Various friends tell me about seeking calm by focusing their thoughts on the “happy places” of their memories. There’s a lot of good sense in this, and I do some of that in my journaling as I seek healthy distractions these days and nights. These are certainly occasions for reaching for both the big-ticket reminders, as well as the more covert spare parts. I appreciate reaching for the wise words of compassionate people I’ve known. Years ago, I worked at a college which had been founded by a women’s Catholic religious order. The campus ministry was led by the sage and elderly Sister Sylvia, a mentor who taught me something about mentoring: she would say, “I won’t tell you what to do, but I’ll walk alongside you.” Metaphorical as that was to say, she is one who likes to walk.

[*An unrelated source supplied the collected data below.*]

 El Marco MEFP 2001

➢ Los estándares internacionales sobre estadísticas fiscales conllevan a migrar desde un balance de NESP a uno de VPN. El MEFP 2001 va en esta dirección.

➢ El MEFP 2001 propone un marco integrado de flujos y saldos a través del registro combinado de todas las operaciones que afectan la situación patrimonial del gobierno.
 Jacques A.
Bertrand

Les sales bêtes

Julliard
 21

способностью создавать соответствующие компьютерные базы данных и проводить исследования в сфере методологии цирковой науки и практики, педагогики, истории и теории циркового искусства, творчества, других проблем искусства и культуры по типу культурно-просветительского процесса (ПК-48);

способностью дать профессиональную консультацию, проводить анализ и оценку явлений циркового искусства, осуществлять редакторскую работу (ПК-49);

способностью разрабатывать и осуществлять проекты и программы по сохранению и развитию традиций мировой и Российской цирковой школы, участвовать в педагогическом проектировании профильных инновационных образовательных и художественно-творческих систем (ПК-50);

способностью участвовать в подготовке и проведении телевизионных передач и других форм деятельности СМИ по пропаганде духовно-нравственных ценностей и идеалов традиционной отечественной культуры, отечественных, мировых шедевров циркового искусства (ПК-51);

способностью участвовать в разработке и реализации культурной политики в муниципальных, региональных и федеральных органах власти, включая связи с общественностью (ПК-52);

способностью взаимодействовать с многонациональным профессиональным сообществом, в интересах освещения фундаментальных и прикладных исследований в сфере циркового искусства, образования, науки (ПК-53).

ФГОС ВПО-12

I have a vivid memory of how she would walk across the green quads of the campus with her rosary. She called this prayer-walking. Contemplative and practical. And praying the rosary itself is a plunging into the depths of spiritual memory, using the increments to find context in the timeless. Like Sister Sylvia who encourages generations of listeners to “shine that light,” holy writ comes to thought from everlasting with “walk while you have the light.*” Between there and here are the words of Sant Joan de Déu (San Juan de Dios), of the 16th century, urging us to keep going and “do all the good works you can while you still have the time.” Even from places of isolation, and even when the machinery indefinitely needs all the spare parts in the kit.